Unfortunately, both stellplatz in Bremerhaven do not really have decent public transport connection. While Bremerhaven Doppelschleuse has bus stops in about 200 metres distance, service there is only Monday to Friday and then only about 5 times a day.

Fischkai has a bus stop in about 500 metres distance, but here at least services run Mo-Fr every half hour and about once per hour on Saturdays. However, Fischkai is closer to the city centre, it is about 1.5 km walking.

If that is still too much, then the only possibility would be to take a taxi.

Best Regards,
Gerhard


----------



## lalala (Aug 13, 2009)

Many thanks Boff this is really useful information. We shall choose the nearer site, presuming it will have space on Sunday night! Then we can walk in and if it is too much we can get a taxi back.
By the way we shall be in Utrecht for a week at the end of August, do you have any recommendations for must-see things?
Lala


----------



## Boff (May 10, 2005)

Hi again,

though Sunday night will probably not be a big problem, as most week-enders are gone by then, you could call the site and ask if they can reserve a pitch for you.



lalala said:


> By the way we shall be in Utrecht for a week at the end of August, do you have any recommendations for must-see things?


We will still be in Scandinavia at that time, otherwise I could have showed you around.

Just some suggestions: The old part of the city is definitely worthwile seeing, so are the remainders of the cathedral. Make a boat trip around the canals. If you are railway enthusiasts, then the Dutch Railway Museum is the place to go. Walk around the little alleys, enjoy the shops and the atmosphere. If you are keen on sewing, knitting and the like, and you are in Utrecht on a Saturday, then check out the "Lapjesmarkt" in Breedstraat. Also on Saturdays there is a famous flower market nearby. Most of these attractions are clearly signposted, no big issue to find them.

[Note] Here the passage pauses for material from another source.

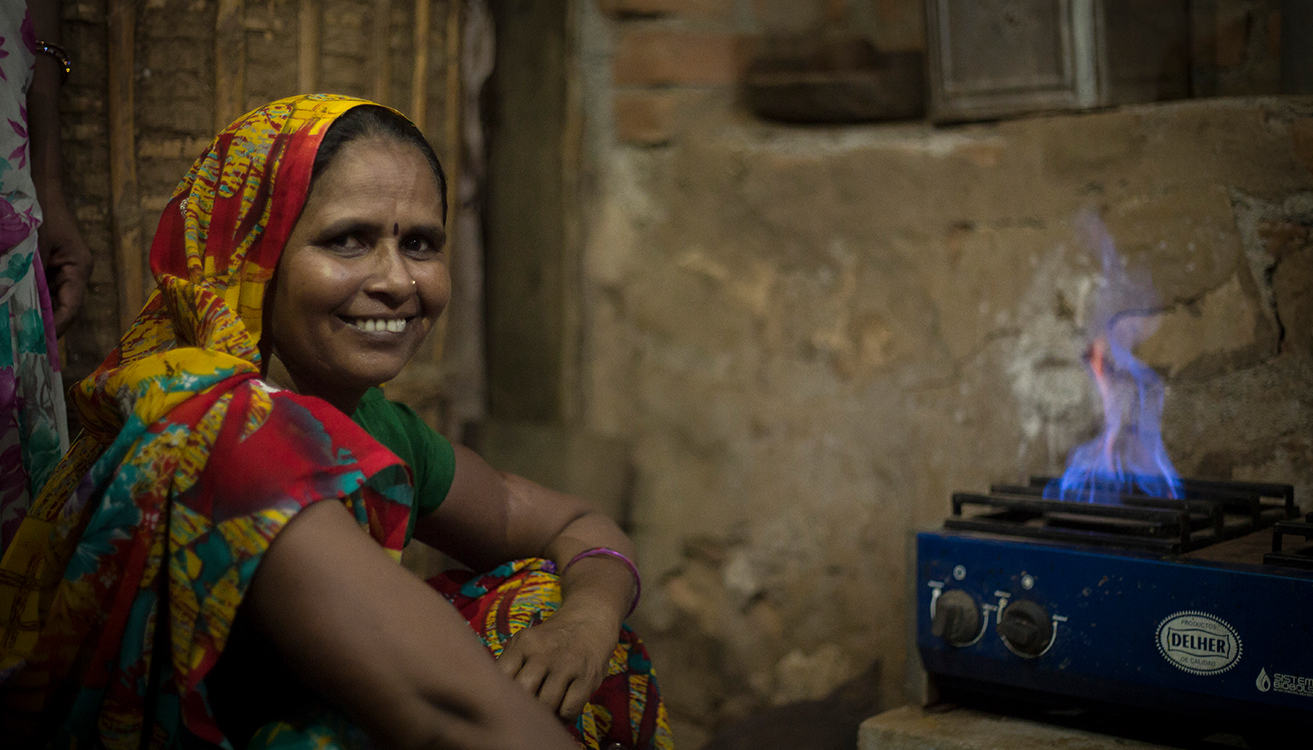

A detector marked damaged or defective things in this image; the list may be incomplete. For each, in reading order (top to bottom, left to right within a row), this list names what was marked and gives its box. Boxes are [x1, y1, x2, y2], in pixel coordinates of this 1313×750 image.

cracked wall surface [582, 91, 1313, 740]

Be a little bit careful with the restaurants on the banks of the "Oudegracht" canal in the city centre, some of them are overpriced tourist traps. Admittedly, on a warm summer evening there is nothing better than sitting down there and watching boats pass by while having a drink or meal. But there are many more, cheaper and better, restaurants just a few steps off the beaten track. And beware of pickpockets and speeding cyclists, remember you are in Holland. :wink:

More information can be found on the Utrecht Tourist Office homepage.

Best Regards,
Gerhard


----------



## lalala (Aug 13, 2009)

Thanks Gerhard,
sorry you won't be in Utrecht but we shall follow your advice re things to see. 
We are trying now to ring Bremerhaven and reserve a pitch,
Lala


----------